Data & Analytics Framework (DAF) and open data: where we’re at
The state of the art of open data in Italy, moving towards a “National Digital Data Platform”
Questo articolo è disponibile anche in italiano
When it comes to open data, we’re not kidding: a nation’s information assets are a goldmine that, if treated with care and attention, according to a system of shared governance able to provide quality data, it can generate enormous value for citizens and businesses.
What do we mean by “open data”? According to the Open Knowledge Foundation:
“Open means anyone can freely access, use, modify, and share for any purpose (subject, at most, to requirements that preserve provenance and openness). Open data and content can be freely used, modified, and shared by anyone for any purpose.”
Public Administrations generate much of a nation’s collective information assets; the law recognises the value in these assets and provides that they should be open and easily accessible to promote transparency, facilitate access to information, support policy makers in their decision processes and create business opportunities for enterprises and startups.
To this end, the Digital Administration Code (CAD) regulates “open data by default” (article 52, paragraph 2) and requires the sharing of data between public administrations (article 50). The Three Year Plan devotes an entire chapter to administrative data, in which a clear strategy for supporting the implementation of these CAD provisions is outlined in a series of precise actions.
In this article we want to share the cutting edge of open data for the National Digital Data Platform (Piattaforma Digitale Nazionale Dati – PDND) previously known as the Data Analytics Framework (DAF), since renamed in the 50-ter article of the CAD.
Since its inception, the PDND has given itself the following objectives:
- outline a clear national strategy, so as to avoid fragmentation of local initiatives that involve the management and publication of data;
- support the production and publication of open data.
Today, many initiatives either struggle to take off or don’t receive the right attention because they are difficult to access.

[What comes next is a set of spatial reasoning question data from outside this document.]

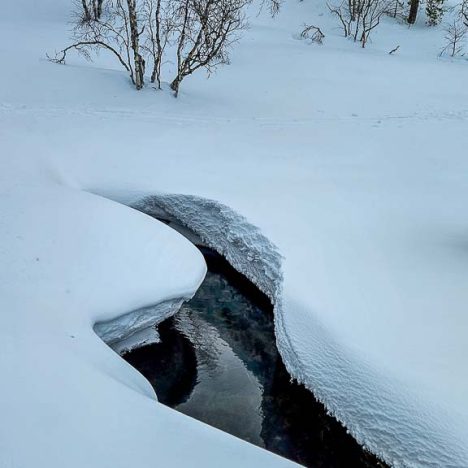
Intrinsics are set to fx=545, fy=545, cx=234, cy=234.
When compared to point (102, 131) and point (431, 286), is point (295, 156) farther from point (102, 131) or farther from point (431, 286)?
point (431, 286)

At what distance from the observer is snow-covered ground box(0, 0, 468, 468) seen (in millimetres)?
2363

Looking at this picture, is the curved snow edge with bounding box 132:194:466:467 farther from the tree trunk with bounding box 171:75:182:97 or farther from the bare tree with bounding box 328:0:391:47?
the bare tree with bounding box 328:0:391:47

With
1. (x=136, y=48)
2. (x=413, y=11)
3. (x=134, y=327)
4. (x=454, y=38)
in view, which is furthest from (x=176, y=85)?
(x=413, y=11)

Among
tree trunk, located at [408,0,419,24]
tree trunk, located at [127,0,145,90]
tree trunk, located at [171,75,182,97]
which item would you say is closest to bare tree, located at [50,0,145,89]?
tree trunk, located at [127,0,145,90]

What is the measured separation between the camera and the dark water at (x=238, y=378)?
3283 mm

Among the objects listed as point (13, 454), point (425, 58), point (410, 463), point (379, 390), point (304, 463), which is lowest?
point (304, 463)

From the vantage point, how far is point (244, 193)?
492 cm

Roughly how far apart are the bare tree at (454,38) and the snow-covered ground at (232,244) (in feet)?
13.0

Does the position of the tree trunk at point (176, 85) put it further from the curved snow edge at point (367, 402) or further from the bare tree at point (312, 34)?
the bare tree at point (312, 34)

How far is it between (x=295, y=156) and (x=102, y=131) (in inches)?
84.7

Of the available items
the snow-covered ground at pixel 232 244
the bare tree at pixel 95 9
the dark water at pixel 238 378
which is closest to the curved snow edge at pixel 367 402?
the snow-covered ground at pixel 232 244

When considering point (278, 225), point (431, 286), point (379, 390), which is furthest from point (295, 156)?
point (379, 390)

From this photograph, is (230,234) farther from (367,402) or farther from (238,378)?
(367,402)

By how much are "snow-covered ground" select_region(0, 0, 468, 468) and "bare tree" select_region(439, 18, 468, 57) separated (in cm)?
396
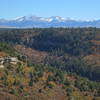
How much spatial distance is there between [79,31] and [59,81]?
9405 cm

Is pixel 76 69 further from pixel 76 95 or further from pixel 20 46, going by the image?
pixel 76 95

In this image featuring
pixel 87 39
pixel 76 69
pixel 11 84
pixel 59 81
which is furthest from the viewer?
pixel 87 39

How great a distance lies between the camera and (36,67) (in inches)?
2258

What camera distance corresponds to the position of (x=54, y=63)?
114 metres

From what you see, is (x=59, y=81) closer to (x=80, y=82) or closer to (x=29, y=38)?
(x=80, y=82)

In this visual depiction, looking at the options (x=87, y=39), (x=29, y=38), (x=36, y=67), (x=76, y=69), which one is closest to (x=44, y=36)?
(x=29, y=38)

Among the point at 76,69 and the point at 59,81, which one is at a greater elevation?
the point at 59,81

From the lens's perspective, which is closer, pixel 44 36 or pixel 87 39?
pixel 87 39

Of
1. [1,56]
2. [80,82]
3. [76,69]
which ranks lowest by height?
[76,69]

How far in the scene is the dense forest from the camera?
47.7 meters

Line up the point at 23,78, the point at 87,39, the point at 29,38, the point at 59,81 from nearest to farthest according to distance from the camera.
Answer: the point at 23,78, the point at 59,81, the point at 87,39, the point at 29,38

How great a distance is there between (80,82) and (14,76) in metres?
11.1

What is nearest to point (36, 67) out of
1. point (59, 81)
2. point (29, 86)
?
point (59, 81)

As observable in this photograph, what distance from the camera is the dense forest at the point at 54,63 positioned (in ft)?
156
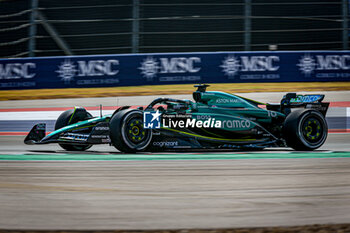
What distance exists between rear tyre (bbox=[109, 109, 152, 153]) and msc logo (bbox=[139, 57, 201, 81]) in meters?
9.23

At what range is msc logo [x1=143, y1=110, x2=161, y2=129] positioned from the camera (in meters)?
7.78

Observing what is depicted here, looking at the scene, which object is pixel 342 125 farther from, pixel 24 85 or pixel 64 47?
pixel 64 47

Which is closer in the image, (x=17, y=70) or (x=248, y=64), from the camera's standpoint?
(x=248, y=64)

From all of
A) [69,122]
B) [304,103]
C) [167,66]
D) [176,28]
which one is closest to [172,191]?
[69,122]

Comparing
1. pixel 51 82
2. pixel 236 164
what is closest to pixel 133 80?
pixel 51 82

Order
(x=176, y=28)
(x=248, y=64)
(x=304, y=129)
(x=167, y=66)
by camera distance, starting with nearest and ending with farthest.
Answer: (x=304, y=129) → (x=248, y=64) → (x=167, y=66) → (x=176, y=28)

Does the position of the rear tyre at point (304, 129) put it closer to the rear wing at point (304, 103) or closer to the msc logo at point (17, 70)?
the rear wing at point (304, 103)

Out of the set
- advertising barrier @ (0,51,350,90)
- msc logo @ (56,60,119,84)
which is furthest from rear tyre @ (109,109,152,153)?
msc logo @ (56,60,119,84)

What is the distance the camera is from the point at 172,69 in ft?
56.3

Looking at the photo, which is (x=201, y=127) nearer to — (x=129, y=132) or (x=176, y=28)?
(x=129, y=132)

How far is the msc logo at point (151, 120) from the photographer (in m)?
7.78

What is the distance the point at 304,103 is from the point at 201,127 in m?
1.92

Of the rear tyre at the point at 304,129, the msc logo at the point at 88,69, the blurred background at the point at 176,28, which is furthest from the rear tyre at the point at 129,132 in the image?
the blurred background at the point at 176,28

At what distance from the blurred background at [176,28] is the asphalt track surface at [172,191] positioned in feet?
42.4
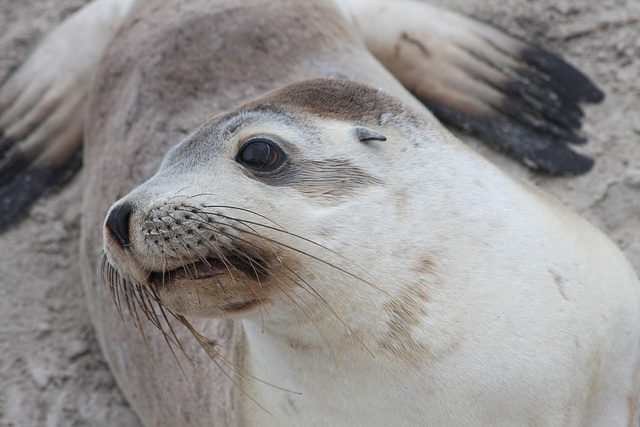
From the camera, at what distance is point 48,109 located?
4090 mm

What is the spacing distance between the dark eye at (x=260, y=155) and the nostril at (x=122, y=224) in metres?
0.32

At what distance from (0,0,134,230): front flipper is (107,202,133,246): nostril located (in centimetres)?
261

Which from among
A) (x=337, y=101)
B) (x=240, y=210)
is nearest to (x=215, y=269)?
(x=240, y=210)

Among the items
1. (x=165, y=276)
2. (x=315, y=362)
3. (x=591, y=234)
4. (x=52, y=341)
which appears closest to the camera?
(x=165, y=276)

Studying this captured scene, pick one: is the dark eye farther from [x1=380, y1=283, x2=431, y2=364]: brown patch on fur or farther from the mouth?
[x1=380, y1=283, x2=431, y2=364]: brown patch on fur

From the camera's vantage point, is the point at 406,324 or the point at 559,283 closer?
the point at 406,324

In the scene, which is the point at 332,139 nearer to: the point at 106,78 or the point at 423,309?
the point at 423,309

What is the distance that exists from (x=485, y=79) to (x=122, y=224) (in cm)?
271

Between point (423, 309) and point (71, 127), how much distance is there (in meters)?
3.03

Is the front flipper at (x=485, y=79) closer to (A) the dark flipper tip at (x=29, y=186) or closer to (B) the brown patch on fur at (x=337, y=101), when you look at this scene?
(B) the brown patch on fur at (x=337, y=101)

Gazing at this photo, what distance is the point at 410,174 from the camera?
186cm

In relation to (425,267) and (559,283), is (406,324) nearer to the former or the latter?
(425,267)

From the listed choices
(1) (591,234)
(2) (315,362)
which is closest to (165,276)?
(2) (315,362)

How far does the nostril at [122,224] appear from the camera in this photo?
1675mm
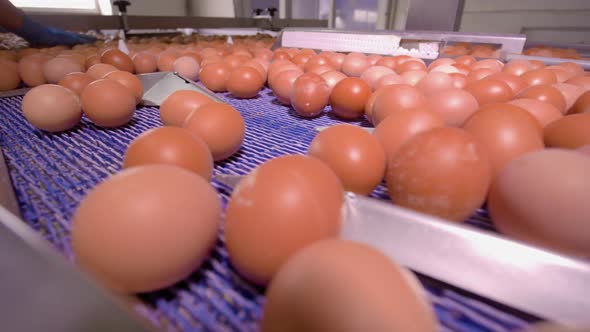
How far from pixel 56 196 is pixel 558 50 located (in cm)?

In some cases, the project doesn’t meet the metadata standards that allow data to be more accessible to a large audience. In other cases, it’s because the datasets are not regularly updated.
The PDND platform is versatile and available in several different modes so as to better respond to a variety of needs. In particular, it is available as:
- an open data portal in SaaS (Software as a Service) mode;
- an open data portal in on-premise mode (CKAN via Docker).
PDND as an SaaS Portal
There are an estimated 14,000 public administrations in our country, of which just under 8,000 are represented by municipalities.
Although there are many central and local Public Agencies (PAs) already publishing open data (there are about 400 organizations on the national open data portal dati.gov.it), many of them do not have the skills and resources to use data to systematically promote transparency and active participation of citizens.
The PDND open data portal in SaaS mode (Software as a Service) can facilitate this task: it is immediately available for use by all PAs who request it and doesn’t require installation or management costs. After signing an agreement with the Digital Transformation Team, all the PA needs to do is define the roles within the platform.
Thanks to a streamlined configuration procedure, the PA can have at its disposal its very own data portal, with its own colors and logos, through which it can publish data sets and provide storytelling based on them. All data is guaranteed to conform to the national DCAT-AP IT profile, necessary for displaying data according to the specifications of the European Commission’s ISA program. The service also comes with a team of experts ready to offer support. Free from setup and infrastructure costs, participating PAs need only focus on what really matters: deciding which datasets to publish, performing the data loading procedures and keeping the data updated.
When PDND is used as an SaaS portal, all other tools offered by the platform also become available. For example, citizens, journalists, companies and the PA itself can search for data through the offered APIs and create Data Stories and Dashboards using tools already integrated with the platform.
We have already received many expressions of interest regarding these services and are currently testing them with some public administrations.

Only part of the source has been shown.